The Pretoria high court in 2019 had granted the minister public enterprises, Pravin Gordhan, an interim interdict to stay the implementation of her remedial action while he took her report on review, in the so-called  “Rogue Unit” matter, relating to his term of office as SARS commissioner, .

The EFF and the PP in 2019 approached the ConCourt seeking leave to appeal the Gauteng High Court’s decision to interdict her office’s findings and remedial action against Gordhan.

While that appeal failed again on Friday, the ConCourt granted both parties leave to appeal the High Court’s costs order against the EFF and Mkhwebane in her personal capacity.

However, the PP also said in the statement that the high court had not yet heard the review application by the minister on her findings and remedial action against him.

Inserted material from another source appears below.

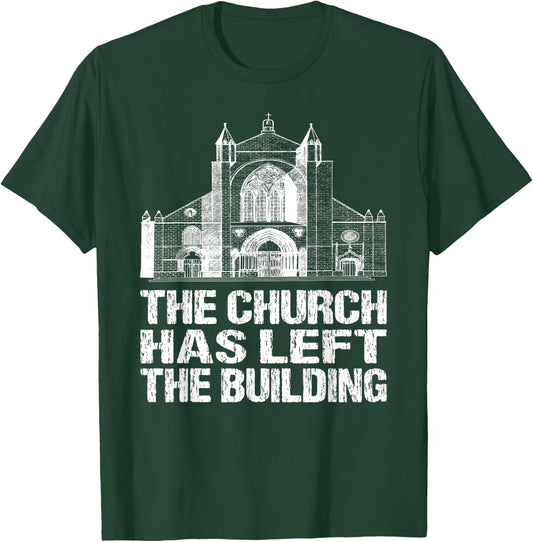 The Church Has Left The Building Inspirational Love God T-Shirt - T-Shirt | Forest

The office of the PP said in its statement on Friday that leave to appeal was granted against the costs order of the high court after the ConCourt found that the high court had not applied the applicable legal principles properly.

“In overturning the high court’s decision that Mkhwebane should personally pay the minister’s costs, the apex court held that the high court “materially” misdirected itself and failed to advance reasons justifying the decision,” the statement from the PP’s office said.

“It added that there was no factual basis for the High Court to make a personal cost order against her.

“Mkhwebane has consistently argued that personal cost orders interfere with her duty to perform her functions independently and without fear, favour or prejudice.

“Mkhwebane, therefore, commends the Constitutional Court for affirming the significance of the role her office plays in the country’s constitutional democracy.

“While stating that the Public Protector is not immune to criticism, the Court cautioned against comments that could be perceived as undermining the office and its constitutional powers.,” the statement said.

Quoting the judgement, the PP said that the ConCourt had confirmed the “fundamental constitutional significance” of her office.

“Similarly, the Public Protector is a constitutional servant, like the courts, and her office should be afforded respect. It is an office of fundamental constitutional significance and her powers are not only desirable but also necessary for the purpose, inter alia, of holding public office bearers accountable,” the judgement said.

“Her role in our constitutional democracy cannot be gainsaid. While she may be criticised, these comments should not be perceived as undermining her Office and its constitutional powers. To mount a bad faith attack on her Office would surely work to undermine the constitutional project of the Republic,” it said.

According to the statement,  Mkhwebane also said that the matter against Gordhan was not over.

“Mkhwebane further wishes to remind everybody concerned that her findings and remedial action in the matter in question stand until such time they are set aside by the court. The High Court has yet to hear the review application brought by the minister and other parties,” the statement said.